Researchers at The Jackson Laboratory (JAX), the Broad Institute of MIT and Harvard, and Yale University, have used artificial intelligence to design thousands of new DNA switches that can precisely control the expression of a gene in different cell types. Their new approach opens the possibility of controlling when and where genes are expressed in the body, for the benefit of human health and medical research, in ways never before possible. 

"What is special about these synthetically designed elements is that they show remarkable specificity to the target cell type they were designed for," said Ryan Tewhey, an associate professor at The Jackson Laboratory and co-senior author of the work with Steven Reilly of Yale, and Pardis Sabeti of the Broad. "This creates the opportunity for us to turn the expression of a gene up or down in just one tissue without affecting the rest of the body."

In recent years, genetic editing technologies and other gene therapy approaches have given scientists the ability to alter the genes inside living cells. However, affecting genes only in selected cell types or tissues, rather than across an entire organism, has been difficult. That is in part because of the ongoing challenge of understanding the DNA switches, called cis-regulatory elements (CREs), that control the expression and repression of genes. 

In a paper published in Nature, Tewhey, Reilly, Sabeti, and their collaborators not only designed new, never-before-seen synthetic CREs, but used the CREs to successfully activate genes in brain, liver or blood cells without turning on those genes in other cell types. 

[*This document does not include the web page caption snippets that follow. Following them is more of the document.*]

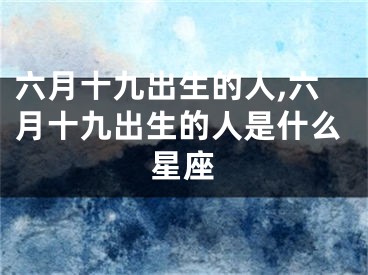 六月十九出生的人,六月十九出生的人是什么星座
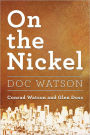 On the Nickel: Doc Watson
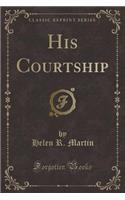 His Courtship (Classic Reprint)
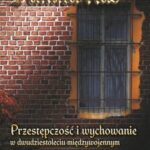 Przestępczość i wychowanie w dwudziestoleciu międzywojennym — okładka e-booka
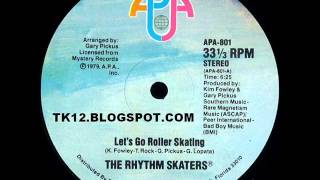 RHYTHM SKATERS * LET'S GO ROLLER SKATING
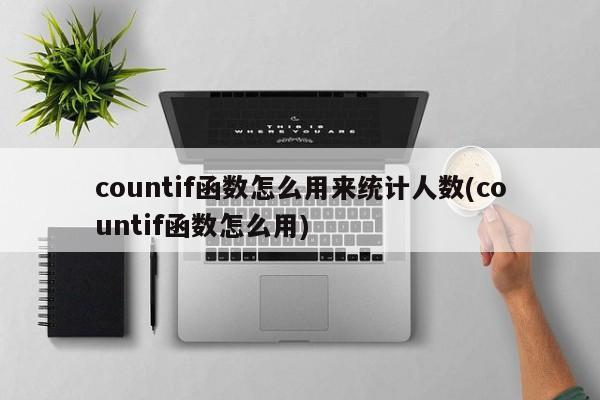 countif函数怎么用来统计人数(countif函数怎么用)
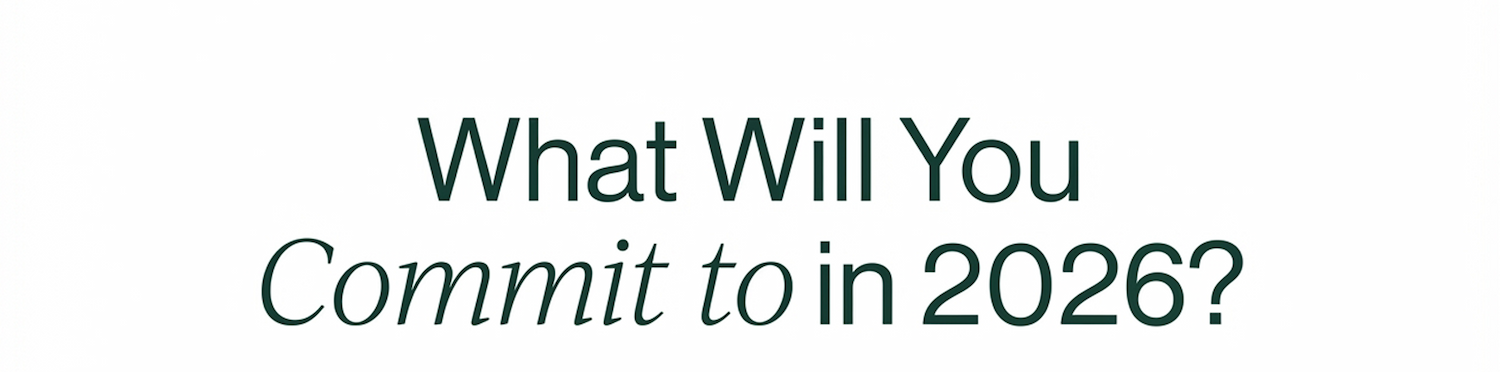 What will you commit to in 2026?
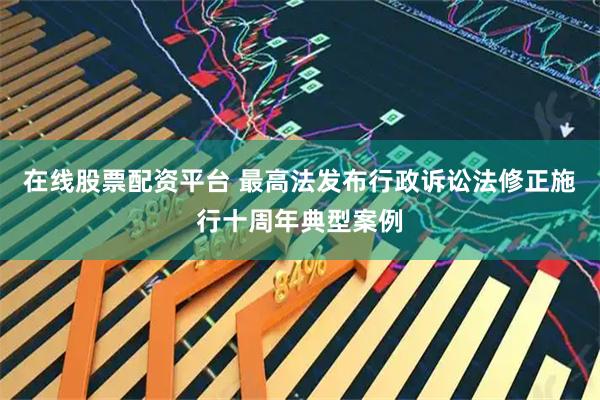 在线股票配资平台 最高法发布行政诉讼法修正施行十周年典型案例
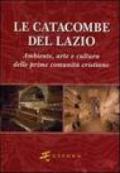 Le catacombe del Lazio. Ambiente, arte e cultura delle prime comunità cristiane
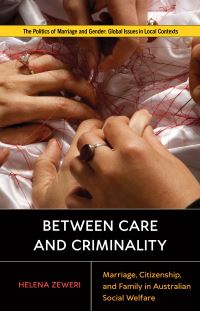 Book Cover for Between Care and Criminality by Helena Zeweri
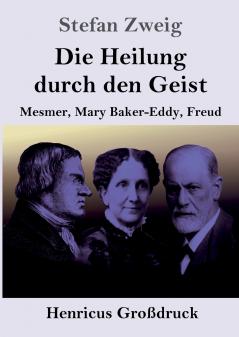 Die Heilung durch den Geist (Gro��druck)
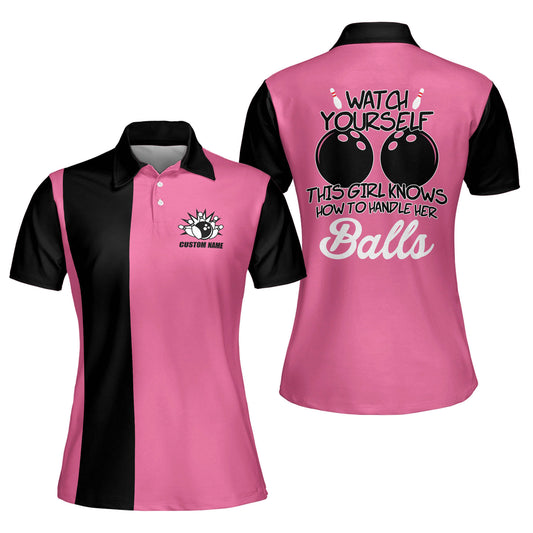 Custom Watch Yourself This Girl Knows How To Handle Her Balls Bowling Polo Shirt For Women, Custom Pink And Black Funny Bowling Shirt BW0063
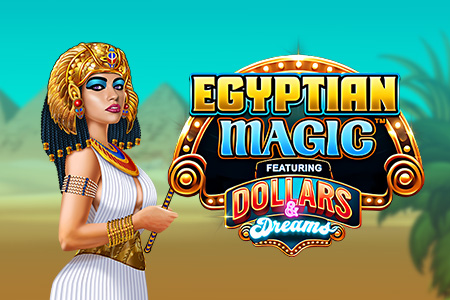 Egyptian Magic Dollars & Dreams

"The more we learn about the genome, the more we see evidence of the deep influence elements like CREs have on biological function," said Sabeti, who is a core institute member at Broad and a professor at Harvard University and the Harvard T. H. Chan School of Public Health. "By applying machine learning and molecular biology to the logic of when and where CREs work, we can leverage that knowledge using generative AI to build tools for modulating gene expression in new ways experimentally and, perhaps one day, therapeutically."

Although every cell in an organism contains the same genes, not all the genes are needed in every cell, or at all times. CREs help ensure that genes needed in the brain are not used by skin cells, for instance, or that genes required during early development are not activated in adults. CREs themselves are not part of genes, but are separate, regulatory DNA sequences – often located near the genes they control. 

Scientists know that there are thousands of different CREs in the human genome, each with slightly different roles. But the grammar of CREs has been hard to figure out, "with no straightforward rules that control what each CRE does," explained Rodrigo Castro, a computational scientist in the Tewhey lab at JAX and co-first author of the new paper. "This limits our ability to design gene therapies that only effect certain cell types in the human body."

"This project essentially asks the question: 'Can we learn to read and write the code of these regulatory elements?'" said Reilly, who is an assistant professor of genetics at Yale and one of the senior authors of the study. "If we think about it in terms of language, the grammar and syntax of these elements is poorly understood. And so, we tried to build machine learning methods that could learn a more complex code than we could do on our own."